Text excerpt:
####################
This has made it possible to fully subordinate entire regions of the planet to the interests of the lead powers of the Center and a handful of local leaders allied to them. The continuation of "development" will only take the peoples of the Periphery ever farther along the same path of dependence and destruction.

Meanwhile, in the Center, the urbanization and salarization processes that supported the successive leaps of capitalist industrialization and modernization prior to the Development Era had already put an important fraction of the population in a dependent position. In the last half century, the new formulation of this process under the concept of development extended this situation to virtually the whole population. This ended up producing an unsatisfactory and unsustainable society in which the conditions that really contribute to people's happiness are absent. People uselessly try to substitute for them through compulsive consumption of banal goods and services in a social structure that is increasingly fragmented and lacking solidarity.

In sum, if the development myth's own barometer of the relationship between a society's production capacity, its long term viability and the happiness of its components were applied to the Center's society, it would have to be called, without palliatives, profoundly underdeveloped. The perspective that the continuation of economic development offers the countries of the Center is merely a progressive sinking into this authentic social underdevelopment.

Inequality and Ecological Crisis

The Development Era has stretched the inequalities between the peoples of the world to extremes never before known in history. It has also propelled the planet toward a generalized ecological crisis, destroying the local bases of sustenance for innumerable peoples and cultures and breeding a huge set of problems with global reach. These two features, inequality and ecological crisis, are the main characteristics of the latest period of humanity's history.

Development has manifested its inability not only to spread abundance in the world, but even to cover the minimum needs of an important fraction of the population. The green revolution, industrial agriculture and international food trade have brought hunger to numerous peoples and zones that had historically been functioning in equilibrium with their natural surroundings.

The portrait of vast areas of the planet facing problems of housing, access to potable water and minimum energy needs is no prettier than the food picture. In many cases, these problems were directly provoked by the development programs themselves, in that populations have been uprooted from their natural environment, where they could find their own solutions to their needs. At the same time, the health and education programs that seemed to be advancing in the first stages of the development process have been increasingly lost in the last two decades in many regions of the world. In those areas, the current situation is even worse than during the colonial period which was, quite justly, considered inadmissibly precarious in its day.

The full development sequence, from dependence and the monetarization of the ways of life of individuals and communities to their forced linkage into the global economy, faces a crucial problem: it is ecologically unviable. Development and economic globalization can advance as long as only a fraction of the world's population and resources is affected, but, beyond a certain limit, they become intrinsically unsustainable from the ecological viewpoint.

Traditional local or autonomous ways of resolving human needs are usually reasonably adapted to the natural conditions of their surroundings. In its secular consolidation and perfecting process, this adaptation is obligatory if the solutions are to be really efficient and last over time. But economic globalization forces a specialization of economic activities in each place to satisfy the world market's requirements, not those of the natural conditions in each production locale. It matters little if the activities imposed on a given region deplete its natural resources as long as the benefit obtained prior to the definitive exhaustion of the resource base is great enough to justify that production at that moment and in that place. Such production, extended to more and more regions of the world, is obviously not sustainable over time.
####################
Dataset extract:
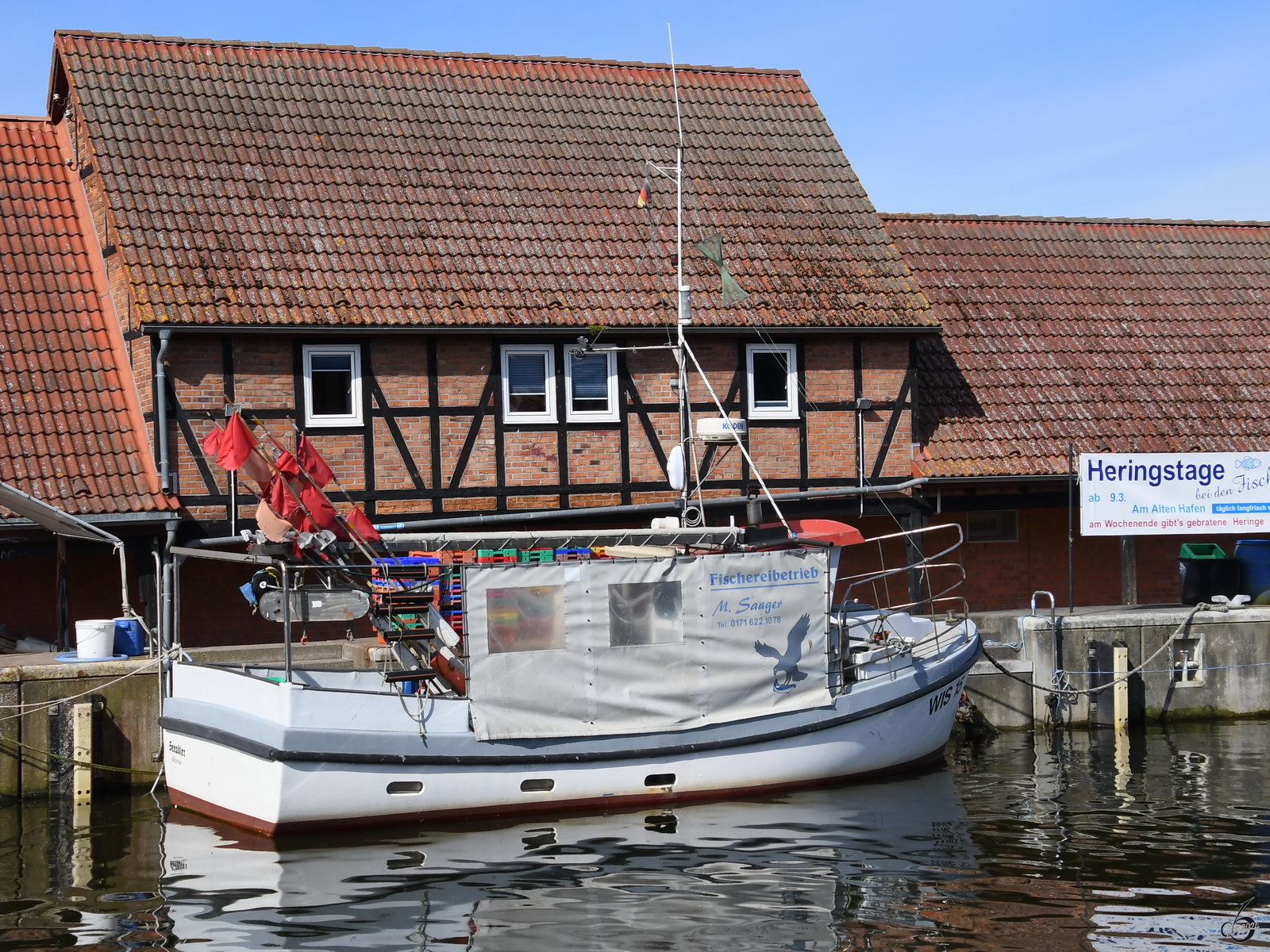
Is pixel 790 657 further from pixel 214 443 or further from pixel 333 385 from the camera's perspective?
pixel 333 385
####################
Continue the text on development, inequality and ecological crisis, starting right after its final sentence.

If the ecological conditions of production at the local level put an ceiling of iron on economic globalization in the medium and long run, the ecological limits at the world level impose other, no less rigid constrictions on it. To allude to only one of these limits, globalization depends heavily on transportation and thus strongly stimulates the growth of this activity one of the most destructive to the world's environment. Transportation's strong dependence on fossil fuels becomes absolute in the case of long distance transport on a world scale. Its influence on the greenhouse effect and climatic change is already very worrisome; evidence of the need to radically curtail it is mounting.

In summary, economic globalization not only does not help improve people's living conditions, it objectively tends to reinforce their dependence, and thus sooner or later deteriorate the living conditions of the dependent population. The globalization process is also intrinsically unsustainable from the ecological point of view. This explains the international institutions' growing emphasis on "sustainable" development. In the absence of mechanisms that can slow the rhythm of environmental destruction associated with development and economic globalization, ecological unviability will become manifest much sooner.

Chaos: "Development's" Legacy

Development has also triggered the concentration of half the world's population into huge, unsustainable cities and capitals totally dependent on vital outside supplies that neither the existing natural resource funds nor the world economic system can assure. This urbanization process continues unabated, spurred by the destruction of local cultures, the multiplication of military conflicts and the peasantry's growing vulnerability.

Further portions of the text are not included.